PROMPT A
From the records below, pull out every line that contains the word "grass".

%Constructing data-driven Markov Chains with Matlab
%Example 3.
%(JESSE DORRESTIJN, 7 June 2016)
% Let us now introduce conditioning. Imagine that the transition
% probabilities depend on a certain variable X. Then, the Markov chain
% becomes a Conditional Markov Chain, because it is conditioned on X. The
% observational data now consists of a sequence y_obs (as was the case in
% example 1 and 2) and an additional sequence X_obs. After construction of
% the Conditional Markov Chain, an additional sequence X should be
% available, e.g. X=X_obs.
%
clear
clc
close all
%YOUR INPUT:
M = 5; %Number of states of the sequence X.
N = 5; %Number of states of the Markov chain.
L = 100000; %length of observational sequence.
T = 1000; %Plot the first T states of the sequence. T should be smaller than L.
%First we produce two sequence that we later use as observational data
%for the construction of the Markov chain: y_obs and X_obs.
y_obs = zeros(L,1); %y_obs will be the input or OBServational sequence.
PX = zeros(N,N,M);
PX_cum = PX;
for k = 1:M %For each of the M states of X, we produce a sequence with
P = rand(N); %transition matrix used to construct input sequence.
for j=1:N
P(:,j) = P(:,j)*(N-j+1)^((M-k)*(M-k));
end
P_cum = P;
for j=2:N
P_cum(:,j) = P_cum(:,j-1) + P(:,j); %cumulative version of P.
end
for j=1:N
P(:,j) = P(:,j)./P_cum(:,N); %Normalize transition matrix
end
P_cum = P;
for j=2:N
P_cum(:,j) = P_cum(:,j-1) + P(:,j); %normalized cumulative version of P.
end
PX(:,:,k) = P;
PX_cum(:,:,k) = P_cum;
end
%Construct sequence for X:
Q = rand(M); %transition matrix used to construct input sequence.
Q = Q+Q.*eye(M)*100;
Q_cum = Q;
for j=2:M
Q_cum(:,j) = Q_cum(:,j-1) + Q(:,j); %cumulative version of P.
end
for j=1:M
Q(:,j) = Q(:,j)./Q_cum(:,M); %Normalize transition matrix
end
Q_cum = Q;
for j=2:M
Q_cum(:,j) = Q_cum(:,j-1) + Q(:,j); %normalized cumulative version of P.
end
X_obs = zeros(L,1);
X_obs(1) = 1; %sequence starts with a 1.

PROMPT B
Reproduce the Markov chain script above, starting with "N = 5; %Number" and going on through "y_obs and X_obs.", swapping "states" for "levels".

Picture-based spatial questions

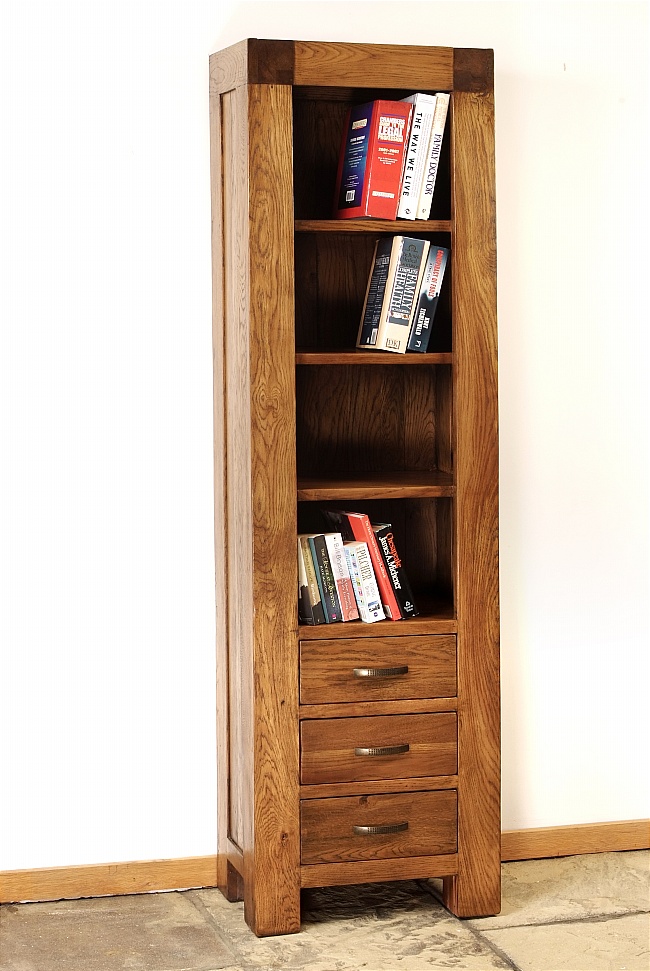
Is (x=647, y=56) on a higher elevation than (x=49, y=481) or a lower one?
higher

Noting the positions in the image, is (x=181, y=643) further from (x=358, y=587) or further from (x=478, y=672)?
(x=478, y=672)

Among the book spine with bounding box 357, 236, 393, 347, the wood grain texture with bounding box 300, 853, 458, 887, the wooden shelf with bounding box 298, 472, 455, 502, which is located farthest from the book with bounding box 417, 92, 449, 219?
the wood grain texture with bounding box 300, 853, 458, 887

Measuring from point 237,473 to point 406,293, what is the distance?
0.58 metres

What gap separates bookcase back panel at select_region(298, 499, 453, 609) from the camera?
116 inches

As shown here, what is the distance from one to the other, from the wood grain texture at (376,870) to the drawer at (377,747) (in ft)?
0.65

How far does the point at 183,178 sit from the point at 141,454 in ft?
2.29

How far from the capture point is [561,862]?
3.13m

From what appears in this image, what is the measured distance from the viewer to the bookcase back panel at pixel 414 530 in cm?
296

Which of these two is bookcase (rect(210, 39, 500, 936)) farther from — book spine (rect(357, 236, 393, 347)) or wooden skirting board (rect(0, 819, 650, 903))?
wooden skirting board (rect(0, 819, 650, 903))

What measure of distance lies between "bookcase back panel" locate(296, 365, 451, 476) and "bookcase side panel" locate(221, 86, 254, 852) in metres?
0.26

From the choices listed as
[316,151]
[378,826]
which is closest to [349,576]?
[378,826]

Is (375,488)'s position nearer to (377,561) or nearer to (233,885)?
(377,561)

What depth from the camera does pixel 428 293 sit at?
8.95 feet

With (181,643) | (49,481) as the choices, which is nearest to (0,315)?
(49,481)
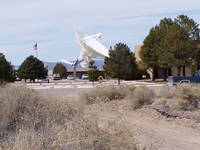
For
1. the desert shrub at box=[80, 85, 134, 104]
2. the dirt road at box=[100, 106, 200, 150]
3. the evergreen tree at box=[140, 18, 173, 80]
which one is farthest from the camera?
the evergreen tree at box=[140, 18, 173, 80]

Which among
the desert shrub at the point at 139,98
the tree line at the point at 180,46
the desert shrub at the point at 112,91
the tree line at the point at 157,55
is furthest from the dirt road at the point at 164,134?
the tree line at the point at 180,46

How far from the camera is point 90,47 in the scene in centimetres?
12450

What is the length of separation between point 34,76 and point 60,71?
173 ft

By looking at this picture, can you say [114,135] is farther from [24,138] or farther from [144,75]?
[144,75]

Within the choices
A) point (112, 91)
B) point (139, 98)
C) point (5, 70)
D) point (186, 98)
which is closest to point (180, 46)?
point (5, 70)

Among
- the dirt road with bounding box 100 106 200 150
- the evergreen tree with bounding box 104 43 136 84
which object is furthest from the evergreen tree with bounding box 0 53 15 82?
the dirt road with bounding box 100 106 200 150

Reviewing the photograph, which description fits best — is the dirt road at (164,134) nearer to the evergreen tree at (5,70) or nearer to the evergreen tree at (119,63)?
the evergreen tree at (5,70)

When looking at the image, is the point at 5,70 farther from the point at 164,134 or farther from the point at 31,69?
the point at 164,134

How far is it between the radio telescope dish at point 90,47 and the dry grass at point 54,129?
369ft

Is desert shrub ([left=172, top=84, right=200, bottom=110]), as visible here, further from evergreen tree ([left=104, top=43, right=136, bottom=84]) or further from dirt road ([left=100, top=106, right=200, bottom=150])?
evergreen tree ([left=104, top=43, right=136, bottom=84])

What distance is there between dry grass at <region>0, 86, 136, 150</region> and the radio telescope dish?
369ft

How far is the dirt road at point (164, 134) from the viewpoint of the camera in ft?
35.4

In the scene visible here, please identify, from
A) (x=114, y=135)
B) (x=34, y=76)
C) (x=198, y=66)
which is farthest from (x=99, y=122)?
(x=34, y=76)

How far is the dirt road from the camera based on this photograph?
10.8m
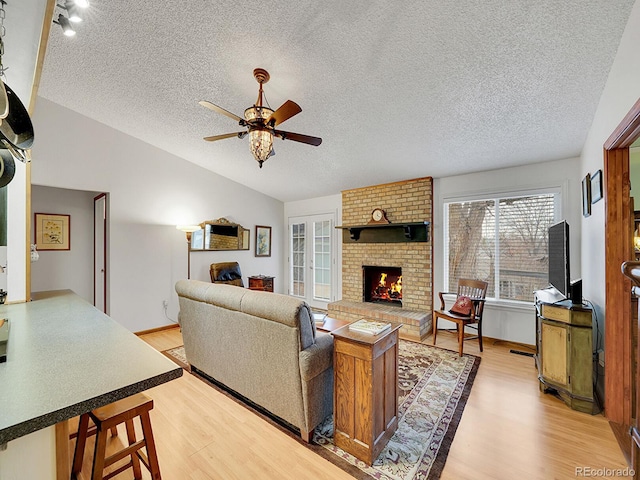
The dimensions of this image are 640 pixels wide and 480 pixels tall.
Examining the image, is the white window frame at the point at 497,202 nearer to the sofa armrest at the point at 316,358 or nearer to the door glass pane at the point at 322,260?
the door glass pane at the point at 322,260

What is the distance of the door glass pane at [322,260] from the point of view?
5738mm

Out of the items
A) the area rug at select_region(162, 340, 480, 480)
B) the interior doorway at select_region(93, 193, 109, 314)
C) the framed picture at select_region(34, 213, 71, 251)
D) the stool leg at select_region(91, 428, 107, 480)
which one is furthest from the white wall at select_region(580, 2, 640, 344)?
the framed picture at select_region(34, 213, 71, 251)

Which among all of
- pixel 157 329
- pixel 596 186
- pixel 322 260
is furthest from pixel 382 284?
pixel 157 329

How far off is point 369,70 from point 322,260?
156 inches

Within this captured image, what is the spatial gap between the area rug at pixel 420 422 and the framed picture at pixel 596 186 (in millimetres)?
1969

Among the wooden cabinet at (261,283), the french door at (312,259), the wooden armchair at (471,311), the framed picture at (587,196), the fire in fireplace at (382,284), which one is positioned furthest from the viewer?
the french door at (312,259)

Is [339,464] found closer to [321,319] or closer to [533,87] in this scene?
[321,319]

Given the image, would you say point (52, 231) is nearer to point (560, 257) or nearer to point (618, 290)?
point (560, 257)

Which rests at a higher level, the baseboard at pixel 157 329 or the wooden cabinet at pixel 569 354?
the wooden cabinet at pixel 569 354

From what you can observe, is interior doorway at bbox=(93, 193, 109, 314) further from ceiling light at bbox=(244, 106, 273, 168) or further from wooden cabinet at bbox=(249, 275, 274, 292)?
ceiling light at bbox=(244, 106, 273, 168)

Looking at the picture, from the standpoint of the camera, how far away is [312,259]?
601 cm

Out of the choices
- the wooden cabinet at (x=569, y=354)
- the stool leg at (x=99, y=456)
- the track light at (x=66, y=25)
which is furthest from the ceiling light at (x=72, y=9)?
the wooden cabinet at (x=569, y=354)

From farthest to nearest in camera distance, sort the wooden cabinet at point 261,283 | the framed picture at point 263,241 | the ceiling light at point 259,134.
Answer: the framed picture at point 263,241 < the wooden cabinet at point 261,283 < the ceiling light at point 259,134

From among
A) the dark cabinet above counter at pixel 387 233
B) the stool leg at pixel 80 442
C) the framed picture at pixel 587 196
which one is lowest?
the stool leg at pixel 80 442
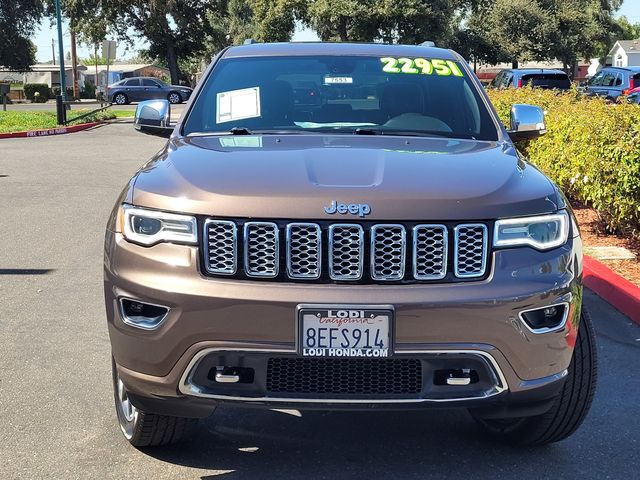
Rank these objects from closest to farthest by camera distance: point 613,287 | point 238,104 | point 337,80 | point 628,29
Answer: point 238,104 → point 337,80 → point 613,287 → point 628,29

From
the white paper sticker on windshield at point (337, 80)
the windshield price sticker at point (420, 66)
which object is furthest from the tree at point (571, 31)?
the white paper sticker on windshield at point (337, 80)

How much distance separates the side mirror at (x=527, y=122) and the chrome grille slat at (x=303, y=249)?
7.00 ft

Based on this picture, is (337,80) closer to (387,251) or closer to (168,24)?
(387,251)

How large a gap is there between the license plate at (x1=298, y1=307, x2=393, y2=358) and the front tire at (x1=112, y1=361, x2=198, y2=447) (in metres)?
0.82

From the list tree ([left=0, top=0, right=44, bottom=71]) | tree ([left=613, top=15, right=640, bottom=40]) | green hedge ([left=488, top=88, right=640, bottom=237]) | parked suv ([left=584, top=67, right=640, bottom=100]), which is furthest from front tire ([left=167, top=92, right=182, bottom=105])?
tree ([left=613, top=15, right=640, bottom=40])

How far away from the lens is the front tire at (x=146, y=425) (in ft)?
11.5

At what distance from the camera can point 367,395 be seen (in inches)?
122

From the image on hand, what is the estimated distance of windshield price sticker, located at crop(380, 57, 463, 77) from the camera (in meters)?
4.87

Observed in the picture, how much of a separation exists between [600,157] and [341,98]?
376 centimetres

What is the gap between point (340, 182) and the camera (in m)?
3.18

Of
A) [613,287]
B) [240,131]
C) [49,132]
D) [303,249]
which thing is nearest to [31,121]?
[49,132]

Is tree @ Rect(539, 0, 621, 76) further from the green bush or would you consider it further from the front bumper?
the front bumper

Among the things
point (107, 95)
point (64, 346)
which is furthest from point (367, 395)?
point (107, 95)

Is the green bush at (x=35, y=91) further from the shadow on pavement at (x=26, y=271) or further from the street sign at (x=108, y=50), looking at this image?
the shadow on pavement at (x=26, y=271)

WORKED SOLUTION A
How far is it between the radio telescope dish at point 90,47 and the dry grass at point 54,129?
What distance is there between dry grass at <region>0, 86, 136, 150</region> and the radio telescope dish?

WORKED SOLUTION B
N = 5; %Number of levels of the Markov chain.
L = 100000; %length of observational sequence.
T = 1000; %Plot the first T levels of the sequence. T should be smaller than L.
%First we produce two sequence that we later use as observational data
%for the construction of the Markov chain: y_obs and X_obs.